## DIRECTIONS FOR THIS TASK
Give back each entry unchanged, minus pictures.

(Image-linked spatial questions)
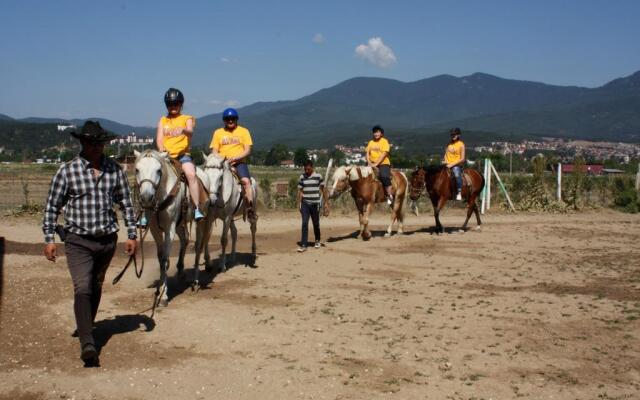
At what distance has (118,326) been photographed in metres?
7.68

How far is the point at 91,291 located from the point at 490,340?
14.6ft

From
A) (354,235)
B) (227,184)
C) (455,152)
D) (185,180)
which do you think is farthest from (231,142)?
(455,152)

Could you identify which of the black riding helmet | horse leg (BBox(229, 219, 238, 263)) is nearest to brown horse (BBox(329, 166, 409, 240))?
horse leg (BBox(229, 219, 238, 263))

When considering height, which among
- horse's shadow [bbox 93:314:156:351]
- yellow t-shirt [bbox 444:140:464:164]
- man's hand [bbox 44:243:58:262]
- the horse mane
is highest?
yellow t-shirt [bbox 444:140:464:164]

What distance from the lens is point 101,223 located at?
21.1ft

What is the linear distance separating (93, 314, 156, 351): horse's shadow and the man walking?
2.57 ft

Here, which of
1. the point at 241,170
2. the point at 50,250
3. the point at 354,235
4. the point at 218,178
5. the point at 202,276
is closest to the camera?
the point at 50,250

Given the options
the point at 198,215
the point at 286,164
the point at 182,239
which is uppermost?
the point at 286,164

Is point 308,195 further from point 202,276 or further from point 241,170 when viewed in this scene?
point 202,276

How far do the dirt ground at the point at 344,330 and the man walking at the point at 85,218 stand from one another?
65 centimetres

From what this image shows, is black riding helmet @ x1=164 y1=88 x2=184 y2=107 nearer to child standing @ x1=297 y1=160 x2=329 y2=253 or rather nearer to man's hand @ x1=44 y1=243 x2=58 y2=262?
man's hand @ x1=44 y1=243 x2=58 y2=262

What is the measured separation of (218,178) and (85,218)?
396cm

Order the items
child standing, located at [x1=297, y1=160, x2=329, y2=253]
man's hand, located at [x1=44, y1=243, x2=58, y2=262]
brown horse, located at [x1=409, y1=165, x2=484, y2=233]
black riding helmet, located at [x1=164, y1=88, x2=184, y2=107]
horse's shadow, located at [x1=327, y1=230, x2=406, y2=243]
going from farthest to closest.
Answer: brown horse, located at [x1=409, y1=165, x2=484, y2=233], horse's shadow, located at [x1=327, y1=230, x2=406, y2=243], child standing, located at [x1=297, y1=160, x2=329, y2=253], black riding helmet, located at [x1=164, y1=88, x2=184, y2=107], man's hand, located at [x1=44, y1=243, x2=58, y2=262]

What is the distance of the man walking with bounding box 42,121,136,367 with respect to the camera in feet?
20.6
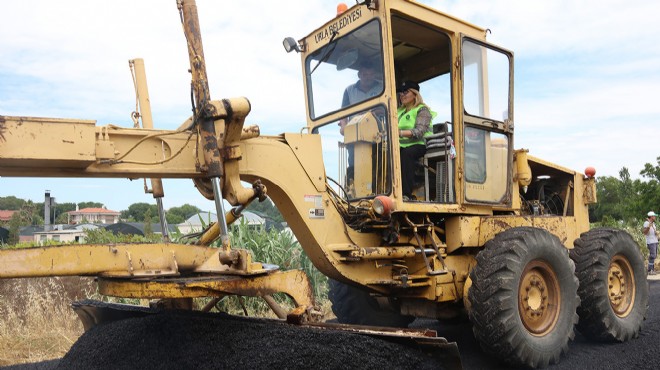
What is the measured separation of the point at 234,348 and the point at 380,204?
165 cm

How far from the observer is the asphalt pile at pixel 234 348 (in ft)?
11.2

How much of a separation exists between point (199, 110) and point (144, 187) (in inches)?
40.4

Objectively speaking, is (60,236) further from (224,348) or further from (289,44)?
(224,348)

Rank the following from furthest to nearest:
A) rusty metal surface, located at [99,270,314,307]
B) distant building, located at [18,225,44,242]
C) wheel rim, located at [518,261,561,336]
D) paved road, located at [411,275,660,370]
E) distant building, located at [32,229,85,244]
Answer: distant building, located at [18,225,44,242] < distant building, located at [32,229,85,244] < wheel rim, located at [518,261,561,336] < paved road, located at [411,275,660,370] < rusty metal surface, located at [99,270,314,307]

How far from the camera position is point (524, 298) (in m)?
4.90

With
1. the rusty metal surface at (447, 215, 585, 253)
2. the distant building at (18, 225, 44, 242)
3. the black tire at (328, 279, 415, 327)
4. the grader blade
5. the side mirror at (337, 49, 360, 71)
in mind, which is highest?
the side mirror at (337, 49, 360, 71)

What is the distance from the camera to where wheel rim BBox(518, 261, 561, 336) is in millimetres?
4899

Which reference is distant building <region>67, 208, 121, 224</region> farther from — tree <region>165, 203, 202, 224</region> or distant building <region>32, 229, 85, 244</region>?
tree <region>165, 203, 202, 224</region>

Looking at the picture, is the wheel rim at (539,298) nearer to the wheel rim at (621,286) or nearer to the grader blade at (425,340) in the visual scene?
the wheel rim at (621,286)

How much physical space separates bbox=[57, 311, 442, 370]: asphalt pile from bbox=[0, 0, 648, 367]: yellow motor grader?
0.76ft

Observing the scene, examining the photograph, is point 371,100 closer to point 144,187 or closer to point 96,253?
point 144,187

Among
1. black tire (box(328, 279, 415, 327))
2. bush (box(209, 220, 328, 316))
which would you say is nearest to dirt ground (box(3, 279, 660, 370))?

## WRITTEN SOLUTION
At what distance has (118,326) been photographed in metres?
7.68

How far is the point at 91,291 located from the point at 490,340?
14.6ft

From
A) (354,235)
B) (227,184)
C) (455,152)
D) (185,180)
which do you think is farthest from (231,142)?
(455,152)

Could you identify which of the black riding helmet | horse leg (BBox(229, 219, 238, 263)) is nearest to brown horse (BBox(329, 166, 409, 240))?
horse leg (BBox(229, 219, 238, 263))

When considering height, which among
- horse's shadow [bbox 93:314:156:351]
- yellow t-shirt [bbox 444:140:464:164]
- man's hand [bbox 44:243:58:262]
- the horse mane
is highest?
yellow t-shirt [bbox 444:140:464:164]

What distance from the lens is point 101,223 located at?
21.1ft

What is the linear distance separating (93, 314, 156, 351): horse's shadow and the man walking?
2.57 ft

Here, which of
1. the point at 241,170
2. the point at 50,250
3. the point at 354,235
4. the point at 218,178
5. the point at 202,276
is closest to the camera?
the point at 50,250

Given the options
the point at 198,215
the point at 286,164
the point at 182,239
which is uppermost?
the point at 286,164

Is point 308,195 further from point 202,276 or further from point 241,170 when viewed in this scene?
point 202,276

How far do the dirt ground at the point at 344,330 and the man walking at the point at 85,218 stand from one another?
65 centimetres

From what this image shows, is black riding helmet @ x1=164 y1=88 x2=184 y2=107 nearer to child standing @ x1=297 y1=160 x2=329 y2=253 or rather nearer to man's hand @ x1=44 y1=243 x2=58 y2=262?
man's hand @ x1=44 y1=243 x2=58 y2=262

What is the measured separation of (218,178) and (85,218)?
396cm

Order the items
child standing, located at [x1=297, y1=160, x2=329, y2=253]
man's hand, located at [x1=44, y1=243, x2=58, y2=262]
brown horse, located at [x1=409, y1=165, x2=484, y2=233]
black riding helmet, located at [x1=164, y1=88, x2=184, y2=107]
horse's shadow, located at [x1=327, y1=230, x2=406, y2=243]
going from farthest to closest.
Answer: brown horse, located at [x1=409, y1=165, x2=484, y2=233], horse's shadow, located at [x1=327, y1=230, x2=406, y2=243], child standing, located at [x1=297, y1=160, x2=329, y2=253], black riding helmet, located at [x1=164, y1=88, x2=184, y2=107], man's hand, located at [x1=44, y1=243, x2=58, y2=262]

What is the distance of the man walking with bounding box 42,121,136,367 with respect to the camera in feet?
20.6
What is the measured separation of the point at 234,348 and the point at 380,204?
165 cm

How far from the observer is the asphalt pile at pixel 234 348 (in ft)?
11.2

How much of a separation exists between point (199, 110) and point (144, 187) (in inches)?
40.4

Objectively speaking, is (60,236) further from (224,348) or further from (289,44)?
(224,348)

Rank the following from furthest to nearest:
A) rusty metal surface, located at [99,270,314,307]
B) distant building, located at [18,225,44,242]
C) wheel rim, located at [518,261,561,336]
D) paved road, located at [411,275,660,370]
E) distant building, located at [32,229,85,244]
Answer: distant building, located at [18,225,44,242] < distant building, located at [32,229,85,244] < wheel rim, located at [518,261,561,336] < paved road, located at [411,275,660,370] < rusty metal surface, located at [99,270,314,307]

How far from the camera position is point (524, 298) (in m)?
4.90

With
1. the rusty metal surface at (447, 215, 585, 253)
2. the distant building at (18, 225, 44, 242)
3. the black tire at (328, 279, 415, 327)
4. the grader blade
5. the side mirror at (337, 49, 360, 71)
in mind, which is highest?
the side mirror at (337, 49, 360, 71)

What is the distance from the camera to where wheel rim BBox(518, 261, 561, 336) is in millimetres?
4899

Which reference is distant building <region>67, 208, 121, 224</region> farther from — tree <region>165, 203, 202, 224</region> or distant building <region>32, 229, 85, 244</region>?
tree <region>165, 203, 202, 224</region>

Looking at the picture, is the wheel rim at (539,298) nearer to the wheel rim at (621,286) or nearer to the grader blade at (425,340) in the visual scene?
the wheel rim at (621,286)

How much physical space separates bbox=[57, 311, 442, 370]: asphalt pile from bbox=[0, 0, 648, 367]: yellow motor grader?
0.76ft

Observing the scene, examining the photograph, is point 371,100 closer to point 144,187 or closer to point 96,253?
point 144,187

Among
1. black tire (box(328, 279, 415, 327))
2. bush (box(209, 220, 328, 316))
which would you say is nearest to dirt ground (box(3, 279, 660, 370))?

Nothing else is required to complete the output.